Australia – Cotton picking started in Central Queensland and first shipments will be possible in March/April.
The 2016 crop is currently pegged at 2.4m Australian bales and no major changes are expected anymore to either side. Approximately 70 % of the 2016 crop is reported to be sold at origin but sales came close to a standstill with the AUD moving back to 71-72 cents vs. the USD and NYF dropping to new long-term lows.
Lower NYF levels have for long been offset by the AUD falling in line with the general commodity complex over the past two years, offsetting the NYF drop by and large and keeping AUD cash prices at origin relatively high.
Accompanied by lack of Chinese demand who traditionally accounts for the majority of the Australian cotton consumption and a general rationing of world high grade cotton demand, this was one of the factors that the Australian basis came under tremendous pressure during 2015.

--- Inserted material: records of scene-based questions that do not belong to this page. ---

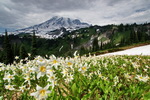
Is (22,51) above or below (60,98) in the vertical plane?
below

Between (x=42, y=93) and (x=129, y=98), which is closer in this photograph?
(x=42, y=93)

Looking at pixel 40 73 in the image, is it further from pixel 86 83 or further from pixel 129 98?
pixel 129 98

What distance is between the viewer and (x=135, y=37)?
106 metres

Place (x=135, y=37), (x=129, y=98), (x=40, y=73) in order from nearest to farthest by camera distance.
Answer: (x=40, y=73)
(x=129, y=98)
(x=135, y=37)

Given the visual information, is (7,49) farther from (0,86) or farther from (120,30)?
(120,30)

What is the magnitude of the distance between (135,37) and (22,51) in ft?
295

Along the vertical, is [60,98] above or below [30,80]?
below

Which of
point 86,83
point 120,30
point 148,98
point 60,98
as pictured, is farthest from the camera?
point 120,30

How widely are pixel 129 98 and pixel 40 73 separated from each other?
214 cm

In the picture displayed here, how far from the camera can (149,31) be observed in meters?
192

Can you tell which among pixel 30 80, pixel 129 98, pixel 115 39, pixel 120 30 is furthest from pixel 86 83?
pixel 120 30

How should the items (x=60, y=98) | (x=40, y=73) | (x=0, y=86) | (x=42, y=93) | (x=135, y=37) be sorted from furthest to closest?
(x=135, y=37) < (x=0, y=86) < (x=60, y=98) < (x=40, y=73) < (x=42, y=93)

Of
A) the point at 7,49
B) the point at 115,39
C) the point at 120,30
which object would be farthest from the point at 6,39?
the point at 120,30

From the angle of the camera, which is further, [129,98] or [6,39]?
[6,39]
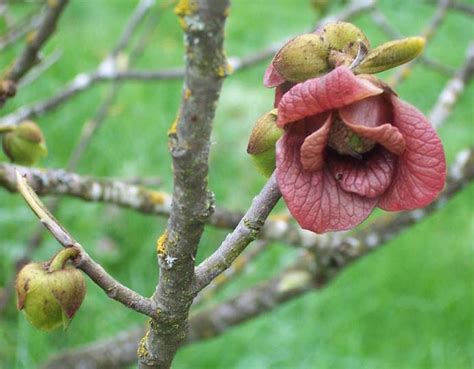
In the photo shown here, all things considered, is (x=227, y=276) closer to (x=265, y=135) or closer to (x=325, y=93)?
(x=265, y=135)

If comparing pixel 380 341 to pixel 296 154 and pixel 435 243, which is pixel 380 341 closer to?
pixel 435 243

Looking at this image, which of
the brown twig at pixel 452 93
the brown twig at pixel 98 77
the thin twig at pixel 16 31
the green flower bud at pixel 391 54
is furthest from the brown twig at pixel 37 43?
the brown twig at pixel 452 93

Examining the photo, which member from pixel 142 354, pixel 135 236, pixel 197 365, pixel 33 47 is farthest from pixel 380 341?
pixel 142 354

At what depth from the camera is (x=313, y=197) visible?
36.4 inches

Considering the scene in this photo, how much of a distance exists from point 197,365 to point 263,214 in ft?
8.45

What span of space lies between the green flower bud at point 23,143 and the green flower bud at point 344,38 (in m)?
0.75

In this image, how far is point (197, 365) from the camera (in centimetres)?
341

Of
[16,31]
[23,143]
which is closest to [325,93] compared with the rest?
[23,143]

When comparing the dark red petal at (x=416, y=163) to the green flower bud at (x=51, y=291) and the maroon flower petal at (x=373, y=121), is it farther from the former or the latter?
the green flower bud at (x=51, y=291)

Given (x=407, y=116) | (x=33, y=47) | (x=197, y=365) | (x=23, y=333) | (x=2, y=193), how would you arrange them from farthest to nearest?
(x=2, y=193)
(x=197, y=365)
(x=23, y=333)
(x=33, y=47)
(x=407, y=116)

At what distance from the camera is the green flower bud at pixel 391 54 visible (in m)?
0.87

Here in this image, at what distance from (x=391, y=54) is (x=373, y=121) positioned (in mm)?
80

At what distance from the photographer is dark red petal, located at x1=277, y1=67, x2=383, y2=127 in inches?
33.8

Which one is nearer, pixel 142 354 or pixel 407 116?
pixel 407 116
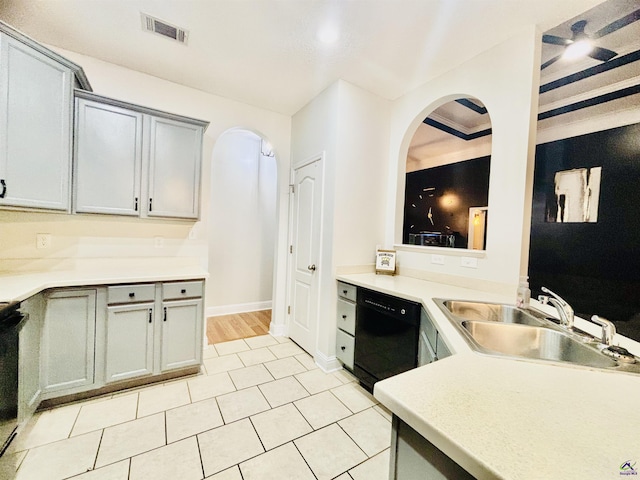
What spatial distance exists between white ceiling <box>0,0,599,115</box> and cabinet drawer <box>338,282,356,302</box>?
1.98 metres

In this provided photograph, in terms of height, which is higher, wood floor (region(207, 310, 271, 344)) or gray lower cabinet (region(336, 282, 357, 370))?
gray lower cabinet (region(336, 282, 357, 370))

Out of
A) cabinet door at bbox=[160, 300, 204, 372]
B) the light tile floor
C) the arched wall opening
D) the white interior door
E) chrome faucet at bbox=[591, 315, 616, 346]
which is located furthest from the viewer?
the arched wall opening

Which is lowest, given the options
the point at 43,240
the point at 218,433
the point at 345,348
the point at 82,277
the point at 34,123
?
the point at 218,433

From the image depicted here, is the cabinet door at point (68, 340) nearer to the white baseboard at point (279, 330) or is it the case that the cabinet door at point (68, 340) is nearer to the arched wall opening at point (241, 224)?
the white baseboard at point (279, 330)

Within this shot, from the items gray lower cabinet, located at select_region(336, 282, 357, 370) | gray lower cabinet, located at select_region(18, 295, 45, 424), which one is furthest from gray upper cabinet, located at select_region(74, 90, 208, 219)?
gray lower cabinet, located at select_region(336, 282, 357, 370)

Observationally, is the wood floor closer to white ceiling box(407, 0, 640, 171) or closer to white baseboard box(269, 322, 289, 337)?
white baseboard box(269, 322, 289, 337)

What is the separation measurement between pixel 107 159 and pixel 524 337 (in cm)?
313

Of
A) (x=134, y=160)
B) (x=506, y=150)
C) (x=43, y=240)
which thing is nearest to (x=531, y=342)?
(x=506, y=150)

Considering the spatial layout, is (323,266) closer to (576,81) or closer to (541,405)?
(541,405)

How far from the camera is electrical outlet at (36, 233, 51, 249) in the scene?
216 cm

However, current price levels offered in the export markets have stabilized and prices appear today rather undervalued vs. competing crops.
China – After a short period of a narrow-ranged sideways consolidation around 10’500 (basis Sep16 contract) the market has finally broke to the downside reaching the next price objective at the all time low at 10’000 (basis most active continuation chart) going back to November 2008. It is difficult to find the next downside target below 10’000, prices should find some support, at least temporary, at around 9650-9480. However, after the recent sharp drop a period of a consolidation or even a correction with the initial pull back target 10’400 become likely.
Domestic markets are slowly coming back after the Spring Festival holidays; some mills are expected to remain closed until late February due to generally bad business conditions. Prices for physical cotton in the spot market have come down but remain at a huge premium over ZCE futures; prompt available XJ 328 is quoted around 12’000 RMB/ton ex warehouse, almost 1300 RMB/ton or 9 c/lb over ZCE May. So it’s no surprise that certified stocks aren’t growing, and the inverse in ZCE continues strong even after a recent correction. As usual there is no official announcement regarding Reserve selling policy. It is generally expected that Reserve offers will start sometime in April, at a price based on an average of domestic and international prices. That would mean initially rather high offering prices, weakening with time, as domestic indices will come under pressure as reserve sales progress.